### Problem requirements
Turn the records from the line containing "Have a look at" through the last line of the records, both ends included, into a numbered list with one line per item, leaving out blank lines.

### Given information
────────────────────
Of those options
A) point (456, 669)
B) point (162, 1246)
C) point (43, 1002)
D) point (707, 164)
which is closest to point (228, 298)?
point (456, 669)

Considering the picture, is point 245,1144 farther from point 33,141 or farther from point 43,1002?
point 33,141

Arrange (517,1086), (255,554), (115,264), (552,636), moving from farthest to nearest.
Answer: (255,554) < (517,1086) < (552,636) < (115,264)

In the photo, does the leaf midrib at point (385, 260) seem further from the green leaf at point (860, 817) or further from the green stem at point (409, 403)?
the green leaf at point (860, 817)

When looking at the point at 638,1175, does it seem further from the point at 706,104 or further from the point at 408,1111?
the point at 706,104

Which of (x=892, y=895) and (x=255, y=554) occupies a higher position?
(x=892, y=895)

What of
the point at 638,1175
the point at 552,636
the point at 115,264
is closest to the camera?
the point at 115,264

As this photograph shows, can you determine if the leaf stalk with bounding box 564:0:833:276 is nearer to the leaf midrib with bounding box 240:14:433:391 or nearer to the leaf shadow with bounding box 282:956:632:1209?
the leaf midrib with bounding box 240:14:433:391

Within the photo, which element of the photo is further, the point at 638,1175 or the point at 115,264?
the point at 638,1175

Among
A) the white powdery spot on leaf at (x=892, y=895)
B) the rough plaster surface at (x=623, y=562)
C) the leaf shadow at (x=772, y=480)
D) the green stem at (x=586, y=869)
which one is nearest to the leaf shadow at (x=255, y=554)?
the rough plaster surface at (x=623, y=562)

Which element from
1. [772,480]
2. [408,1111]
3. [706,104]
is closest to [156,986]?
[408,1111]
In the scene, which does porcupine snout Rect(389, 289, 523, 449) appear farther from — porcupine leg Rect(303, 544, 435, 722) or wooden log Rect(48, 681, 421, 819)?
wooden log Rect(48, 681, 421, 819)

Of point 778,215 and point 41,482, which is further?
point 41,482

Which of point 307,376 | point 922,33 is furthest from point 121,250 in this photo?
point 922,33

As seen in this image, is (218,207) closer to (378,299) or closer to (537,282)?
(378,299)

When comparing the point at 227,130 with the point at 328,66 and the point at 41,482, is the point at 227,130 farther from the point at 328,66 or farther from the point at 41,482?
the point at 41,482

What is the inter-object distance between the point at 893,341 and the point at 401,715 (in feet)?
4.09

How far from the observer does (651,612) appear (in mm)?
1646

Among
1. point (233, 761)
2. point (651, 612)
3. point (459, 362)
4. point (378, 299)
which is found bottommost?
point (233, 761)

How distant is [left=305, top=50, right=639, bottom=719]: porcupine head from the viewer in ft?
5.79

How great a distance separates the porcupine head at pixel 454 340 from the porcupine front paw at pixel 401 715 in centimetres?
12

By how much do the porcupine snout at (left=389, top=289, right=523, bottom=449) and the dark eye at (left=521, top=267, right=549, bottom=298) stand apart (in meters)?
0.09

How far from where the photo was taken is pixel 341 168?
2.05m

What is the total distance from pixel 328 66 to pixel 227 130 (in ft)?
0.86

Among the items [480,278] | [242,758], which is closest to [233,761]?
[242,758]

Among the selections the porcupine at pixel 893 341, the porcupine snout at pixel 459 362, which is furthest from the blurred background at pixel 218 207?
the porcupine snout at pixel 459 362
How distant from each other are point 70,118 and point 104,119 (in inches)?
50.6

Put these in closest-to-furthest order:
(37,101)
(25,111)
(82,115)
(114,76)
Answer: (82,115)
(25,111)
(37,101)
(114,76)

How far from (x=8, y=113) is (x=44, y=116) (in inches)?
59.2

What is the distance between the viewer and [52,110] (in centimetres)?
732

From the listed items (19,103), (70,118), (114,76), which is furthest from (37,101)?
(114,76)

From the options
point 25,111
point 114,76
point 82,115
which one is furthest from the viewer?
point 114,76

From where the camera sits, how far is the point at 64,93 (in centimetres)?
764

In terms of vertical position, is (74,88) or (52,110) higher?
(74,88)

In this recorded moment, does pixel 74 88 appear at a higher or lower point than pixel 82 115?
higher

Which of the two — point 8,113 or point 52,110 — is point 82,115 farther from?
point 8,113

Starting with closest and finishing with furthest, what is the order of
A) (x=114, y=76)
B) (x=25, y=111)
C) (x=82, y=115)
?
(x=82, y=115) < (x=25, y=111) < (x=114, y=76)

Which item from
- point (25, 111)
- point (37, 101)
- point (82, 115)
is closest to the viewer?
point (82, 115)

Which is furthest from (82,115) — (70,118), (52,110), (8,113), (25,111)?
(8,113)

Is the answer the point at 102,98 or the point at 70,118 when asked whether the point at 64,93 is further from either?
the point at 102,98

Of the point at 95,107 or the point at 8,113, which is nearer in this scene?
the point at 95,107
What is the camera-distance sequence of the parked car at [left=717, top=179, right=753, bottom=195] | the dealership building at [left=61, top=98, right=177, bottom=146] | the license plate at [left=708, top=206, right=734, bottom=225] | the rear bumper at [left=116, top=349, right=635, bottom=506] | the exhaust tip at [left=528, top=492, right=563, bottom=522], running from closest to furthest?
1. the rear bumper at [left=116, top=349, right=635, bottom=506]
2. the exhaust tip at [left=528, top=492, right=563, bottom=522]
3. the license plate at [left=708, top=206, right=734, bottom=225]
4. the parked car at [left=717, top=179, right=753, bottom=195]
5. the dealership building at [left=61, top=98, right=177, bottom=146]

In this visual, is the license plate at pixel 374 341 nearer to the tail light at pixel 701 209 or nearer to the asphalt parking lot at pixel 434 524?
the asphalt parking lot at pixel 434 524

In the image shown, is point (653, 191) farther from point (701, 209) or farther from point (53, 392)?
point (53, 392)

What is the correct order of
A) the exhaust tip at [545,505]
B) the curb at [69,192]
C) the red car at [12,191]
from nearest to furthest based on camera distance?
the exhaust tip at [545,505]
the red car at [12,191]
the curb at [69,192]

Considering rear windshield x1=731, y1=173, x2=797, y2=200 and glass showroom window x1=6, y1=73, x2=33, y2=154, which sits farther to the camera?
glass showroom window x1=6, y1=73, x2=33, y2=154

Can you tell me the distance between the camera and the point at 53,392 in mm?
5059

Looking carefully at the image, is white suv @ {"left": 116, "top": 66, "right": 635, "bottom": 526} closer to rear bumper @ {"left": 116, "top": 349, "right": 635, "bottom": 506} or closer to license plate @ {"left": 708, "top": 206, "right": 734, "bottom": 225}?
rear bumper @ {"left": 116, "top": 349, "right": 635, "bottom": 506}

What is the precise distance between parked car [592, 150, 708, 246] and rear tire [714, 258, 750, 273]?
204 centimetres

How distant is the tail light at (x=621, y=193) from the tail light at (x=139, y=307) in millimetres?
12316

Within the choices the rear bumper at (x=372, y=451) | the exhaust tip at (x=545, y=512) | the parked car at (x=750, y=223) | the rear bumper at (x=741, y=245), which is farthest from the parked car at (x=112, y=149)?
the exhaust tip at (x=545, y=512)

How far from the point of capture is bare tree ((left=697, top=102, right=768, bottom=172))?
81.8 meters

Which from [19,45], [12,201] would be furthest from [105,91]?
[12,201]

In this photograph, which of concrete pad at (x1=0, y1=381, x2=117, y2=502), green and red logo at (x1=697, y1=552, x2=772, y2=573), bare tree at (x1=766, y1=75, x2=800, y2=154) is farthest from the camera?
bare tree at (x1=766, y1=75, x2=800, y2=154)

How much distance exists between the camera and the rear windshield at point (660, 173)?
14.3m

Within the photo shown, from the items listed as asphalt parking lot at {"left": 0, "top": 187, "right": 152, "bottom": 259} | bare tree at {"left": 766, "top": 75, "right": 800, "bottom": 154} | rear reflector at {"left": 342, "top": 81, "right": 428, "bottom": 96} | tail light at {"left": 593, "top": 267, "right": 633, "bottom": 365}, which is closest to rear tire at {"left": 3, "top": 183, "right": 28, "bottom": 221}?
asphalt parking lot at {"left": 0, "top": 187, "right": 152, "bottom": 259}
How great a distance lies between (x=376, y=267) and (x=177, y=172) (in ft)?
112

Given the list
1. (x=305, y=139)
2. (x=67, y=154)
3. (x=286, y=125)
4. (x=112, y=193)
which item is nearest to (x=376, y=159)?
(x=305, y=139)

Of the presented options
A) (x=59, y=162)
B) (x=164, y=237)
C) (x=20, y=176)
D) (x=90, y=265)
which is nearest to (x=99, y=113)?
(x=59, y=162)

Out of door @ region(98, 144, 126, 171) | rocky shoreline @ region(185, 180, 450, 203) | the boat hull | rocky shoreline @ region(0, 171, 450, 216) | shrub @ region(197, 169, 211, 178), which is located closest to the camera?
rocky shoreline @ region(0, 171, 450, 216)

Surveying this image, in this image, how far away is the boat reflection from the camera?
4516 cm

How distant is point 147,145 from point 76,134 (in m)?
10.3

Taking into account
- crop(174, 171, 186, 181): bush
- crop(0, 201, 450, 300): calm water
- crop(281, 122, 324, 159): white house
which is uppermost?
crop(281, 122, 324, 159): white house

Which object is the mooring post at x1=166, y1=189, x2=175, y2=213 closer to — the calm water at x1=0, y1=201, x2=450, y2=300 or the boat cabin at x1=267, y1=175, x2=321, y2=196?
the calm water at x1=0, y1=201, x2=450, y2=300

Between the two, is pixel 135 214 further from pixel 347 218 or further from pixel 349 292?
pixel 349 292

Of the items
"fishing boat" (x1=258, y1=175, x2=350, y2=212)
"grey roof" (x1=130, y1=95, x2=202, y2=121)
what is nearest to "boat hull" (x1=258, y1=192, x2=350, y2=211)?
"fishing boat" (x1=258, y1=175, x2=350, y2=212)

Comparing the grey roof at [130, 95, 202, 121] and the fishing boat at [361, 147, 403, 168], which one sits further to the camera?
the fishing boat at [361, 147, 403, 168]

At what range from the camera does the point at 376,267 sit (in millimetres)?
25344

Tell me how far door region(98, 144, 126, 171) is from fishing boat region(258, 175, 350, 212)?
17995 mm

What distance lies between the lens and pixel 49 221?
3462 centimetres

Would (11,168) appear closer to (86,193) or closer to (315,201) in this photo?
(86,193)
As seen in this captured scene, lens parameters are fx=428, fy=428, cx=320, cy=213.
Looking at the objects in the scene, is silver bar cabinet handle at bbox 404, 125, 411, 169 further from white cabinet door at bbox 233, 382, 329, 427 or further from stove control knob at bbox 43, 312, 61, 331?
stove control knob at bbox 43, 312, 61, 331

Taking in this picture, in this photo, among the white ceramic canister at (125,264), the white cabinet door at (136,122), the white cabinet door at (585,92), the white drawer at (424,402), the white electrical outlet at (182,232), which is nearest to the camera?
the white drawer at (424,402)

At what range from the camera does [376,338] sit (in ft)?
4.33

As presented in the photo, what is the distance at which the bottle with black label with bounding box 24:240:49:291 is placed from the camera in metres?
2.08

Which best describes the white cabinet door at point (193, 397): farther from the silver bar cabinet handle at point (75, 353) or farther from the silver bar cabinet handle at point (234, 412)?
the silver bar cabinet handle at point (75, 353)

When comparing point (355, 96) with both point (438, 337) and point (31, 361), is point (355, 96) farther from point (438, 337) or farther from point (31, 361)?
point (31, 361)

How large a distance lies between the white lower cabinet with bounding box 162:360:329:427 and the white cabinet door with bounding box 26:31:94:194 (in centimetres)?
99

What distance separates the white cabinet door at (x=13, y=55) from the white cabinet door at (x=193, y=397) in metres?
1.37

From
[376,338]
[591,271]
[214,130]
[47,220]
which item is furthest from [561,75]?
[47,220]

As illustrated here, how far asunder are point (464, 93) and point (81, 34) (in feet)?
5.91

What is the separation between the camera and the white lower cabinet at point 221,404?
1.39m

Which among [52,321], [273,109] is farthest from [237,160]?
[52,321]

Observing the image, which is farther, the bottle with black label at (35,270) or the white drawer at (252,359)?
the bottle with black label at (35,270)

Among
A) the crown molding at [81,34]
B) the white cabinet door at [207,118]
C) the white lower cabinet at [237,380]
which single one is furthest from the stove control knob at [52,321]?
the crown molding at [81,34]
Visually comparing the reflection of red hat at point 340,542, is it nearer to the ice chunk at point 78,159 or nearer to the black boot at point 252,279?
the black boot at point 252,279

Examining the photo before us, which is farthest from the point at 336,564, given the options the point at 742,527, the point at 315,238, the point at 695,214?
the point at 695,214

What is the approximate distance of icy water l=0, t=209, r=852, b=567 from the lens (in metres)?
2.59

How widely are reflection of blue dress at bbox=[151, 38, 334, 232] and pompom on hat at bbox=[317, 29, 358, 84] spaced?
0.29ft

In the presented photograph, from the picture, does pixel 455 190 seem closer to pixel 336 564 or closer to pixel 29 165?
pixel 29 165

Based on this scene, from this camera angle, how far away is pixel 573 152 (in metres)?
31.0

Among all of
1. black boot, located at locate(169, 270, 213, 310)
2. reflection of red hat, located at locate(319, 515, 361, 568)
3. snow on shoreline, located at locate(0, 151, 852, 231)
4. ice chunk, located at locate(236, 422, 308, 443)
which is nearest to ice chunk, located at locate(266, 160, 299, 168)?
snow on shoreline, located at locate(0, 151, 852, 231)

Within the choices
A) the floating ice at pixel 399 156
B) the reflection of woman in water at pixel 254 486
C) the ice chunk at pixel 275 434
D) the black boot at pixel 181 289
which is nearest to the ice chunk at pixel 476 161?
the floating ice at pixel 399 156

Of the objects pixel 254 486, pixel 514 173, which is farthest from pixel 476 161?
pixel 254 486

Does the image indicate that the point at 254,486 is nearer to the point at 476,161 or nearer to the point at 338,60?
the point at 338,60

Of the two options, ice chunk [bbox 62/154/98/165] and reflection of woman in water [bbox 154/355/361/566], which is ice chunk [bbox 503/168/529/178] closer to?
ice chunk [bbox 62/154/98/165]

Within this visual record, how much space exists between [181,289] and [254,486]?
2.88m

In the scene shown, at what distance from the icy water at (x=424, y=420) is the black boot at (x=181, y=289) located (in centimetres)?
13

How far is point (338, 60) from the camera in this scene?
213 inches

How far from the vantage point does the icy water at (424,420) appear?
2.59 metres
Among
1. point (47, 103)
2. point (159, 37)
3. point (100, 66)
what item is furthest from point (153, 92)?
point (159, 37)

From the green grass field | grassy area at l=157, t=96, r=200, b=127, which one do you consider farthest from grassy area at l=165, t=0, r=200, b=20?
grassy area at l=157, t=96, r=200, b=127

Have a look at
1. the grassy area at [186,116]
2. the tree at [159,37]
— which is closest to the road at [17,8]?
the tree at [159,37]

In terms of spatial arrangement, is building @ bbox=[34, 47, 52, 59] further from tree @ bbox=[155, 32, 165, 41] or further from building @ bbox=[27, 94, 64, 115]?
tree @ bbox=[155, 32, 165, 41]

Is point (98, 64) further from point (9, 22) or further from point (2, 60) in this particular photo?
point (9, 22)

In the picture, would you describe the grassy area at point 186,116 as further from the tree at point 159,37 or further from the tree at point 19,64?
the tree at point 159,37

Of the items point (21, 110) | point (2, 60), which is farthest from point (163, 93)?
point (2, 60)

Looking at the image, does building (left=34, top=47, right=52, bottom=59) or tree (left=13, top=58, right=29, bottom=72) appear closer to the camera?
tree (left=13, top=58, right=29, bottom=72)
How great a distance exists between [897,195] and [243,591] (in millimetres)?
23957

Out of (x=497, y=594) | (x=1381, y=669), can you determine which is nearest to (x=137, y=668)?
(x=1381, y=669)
────────────────────
### Result of the exercise
1. Have a look at
2. 1. the grassy area at [186,116]
3. 2. the tree at [159,37]
4. — which is closest to the road at [17,8]?
5. the tree at [159,37]
6. In terms of spatial arrangement, is building @ bbox=[34, 47, 52, 59] further from tree @ bbox=[155, 32, 165, 41] or further from building @ bbox=[27, 94, 64, 115]?
7. tree @ bbox=[155, 32, 165, 41]
8. Is point (98, 64) further from point (9, 22) or further from point (2, 60) in this particular photo?
9. point (9, 22)
10. In the picture, would you describe the grassy area at point 186,116 as further from the tree at point 159,37 or further from the tree at point 19,64?
11. the tree at point 159,37
12. Of the items point (21, 110) | point (2, 60), which is farthest from point (163, 93)?
13. point (2, 60)
14. Looking at the image, does building (left=34, top=47, right=52, bottom=59) or tree (left=13, top=58, right=29, bottom=72) appear closer to the camera?
15. tree (left=13, top=58, right=29, bottom=72)
16. How great a distance exists between [897,195] and [243,591] (in millimetres)?
17. 23957
18. Out of (x=497, y=594) | (x=1381, y=669), can you determine which is nearest to (x=137, y=668)?
19. (x=1381, y=669)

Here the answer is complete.